··· Records shown
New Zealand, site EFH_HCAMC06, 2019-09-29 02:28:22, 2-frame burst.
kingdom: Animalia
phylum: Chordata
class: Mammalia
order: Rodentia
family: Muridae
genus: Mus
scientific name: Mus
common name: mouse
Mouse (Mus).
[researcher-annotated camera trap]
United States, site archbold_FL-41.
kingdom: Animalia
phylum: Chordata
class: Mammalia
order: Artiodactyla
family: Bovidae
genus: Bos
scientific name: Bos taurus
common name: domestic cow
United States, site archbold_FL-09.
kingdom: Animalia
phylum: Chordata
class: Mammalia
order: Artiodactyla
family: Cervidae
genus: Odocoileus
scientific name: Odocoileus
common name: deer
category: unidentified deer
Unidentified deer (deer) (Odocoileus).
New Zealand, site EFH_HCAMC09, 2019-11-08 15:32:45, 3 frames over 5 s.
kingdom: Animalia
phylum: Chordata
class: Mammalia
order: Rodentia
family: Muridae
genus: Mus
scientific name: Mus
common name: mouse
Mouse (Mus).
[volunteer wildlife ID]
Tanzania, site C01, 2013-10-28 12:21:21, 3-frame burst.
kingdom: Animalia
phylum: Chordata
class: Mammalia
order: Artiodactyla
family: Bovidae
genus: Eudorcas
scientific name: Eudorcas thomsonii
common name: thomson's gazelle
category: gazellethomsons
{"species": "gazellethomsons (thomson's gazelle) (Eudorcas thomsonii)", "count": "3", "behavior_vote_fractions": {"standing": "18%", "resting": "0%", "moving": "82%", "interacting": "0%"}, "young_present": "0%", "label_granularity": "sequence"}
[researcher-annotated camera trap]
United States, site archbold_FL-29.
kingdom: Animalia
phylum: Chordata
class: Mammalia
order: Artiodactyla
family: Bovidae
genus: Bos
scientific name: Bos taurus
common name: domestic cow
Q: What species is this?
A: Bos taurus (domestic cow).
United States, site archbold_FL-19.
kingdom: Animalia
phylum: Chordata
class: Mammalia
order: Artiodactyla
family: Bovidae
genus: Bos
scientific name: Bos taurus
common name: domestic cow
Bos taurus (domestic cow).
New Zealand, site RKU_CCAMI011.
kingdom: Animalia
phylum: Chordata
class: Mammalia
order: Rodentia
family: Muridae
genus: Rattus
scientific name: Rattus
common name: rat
······
Goal of the exercise: Repeat the whole of the data above exactly, keeping every word.

Response to this task:
New Zealand, site EFH_HCAMC06, 2019-09-29 02:28:22, 2-frame burst.
kingdom: Animalia
phylum: Chordata
class: Mammalia
order: Rodentia
family: Muridae
genus: Mus
scientific name: Mus
common name: mouse
Mouse (Mus).
[researcher-annotated camera trap]
United States, site archbold_FL-41.
kingdom: Animalia
phylum: Chordata
class: Mammalia
order: Artiodactyla
family: Bovidae
genus: Bos
scientific name: Bos taurus
common name: domestic cow
United States, site archbold_FL-09.
kingdom: Animalia
phylum: Chordata
class: Mammalia
order: Artiodactyla
family: Cervidae
genus: Odocoileus
scientific name: Odocoileus
common name: deer
category: unidentified deer
Unidentified deer (deer) (Odocoileus).
New Zealand, site EFH_HCAMC09, 2019-11-08 15:32:45, 3 frames over 5 s.
kingdom: Animalia
phylum: Chordata
class: Mammalia
order: Rodentia
family: Muridae
genus: Mus
scientific name: Mus
common name: mouse
Mouse (Mus).
[volunteer wildlife ID]
Tanzania, site C01, 2013-10-28 12:21:21, 3-frame burst.
kingdom: Animalia
phylum: Chordata
class: Mammalia
order: Artiodactyla
family: Bovidae
genus: Eudorcas
scientific name: Eudorcas thomsonii
common name: thomson's gazelle
category: gazellethomsons
{"species": "gazellethomsons (thomson's gazelle) (Eudorcas thomsonii)", "count": "3", "behavior_vote_fractions": {"standing": "18%", "resting": "0%", "moving": "82%", "interacting": "0%"}, "young_present": "0%", "label_granularity": "sequence"}
[researcher-annotated camera trap]
United States, site archbold_FL-29.
kingdom: Animalia
phylum: Chordata
class: Mammalia
order: Artiodactyla
family: Bovidae
genus: Bos
scientific name: Bos taurus
common name: domestic cow
Q: What species is this?
A: Bos taurus (domestic cow).
United States, site archbold_FL-19.
kingdom: Animalia
phylum: Chordata
class: Mammalia
order: Artiodactyla
family: Bovidae
genus: Bos
scientific name: Bos taurus
common name: domestic cow
Bos taurus (domestic cow).
New Zealand, site RKU_CCAMI011.
kingdom: Animalia
phylum: Chordata
class: Mammalia
order: Rodentia
family: Muridae
genus: Rattus
scientific name: Rattus
common name: rat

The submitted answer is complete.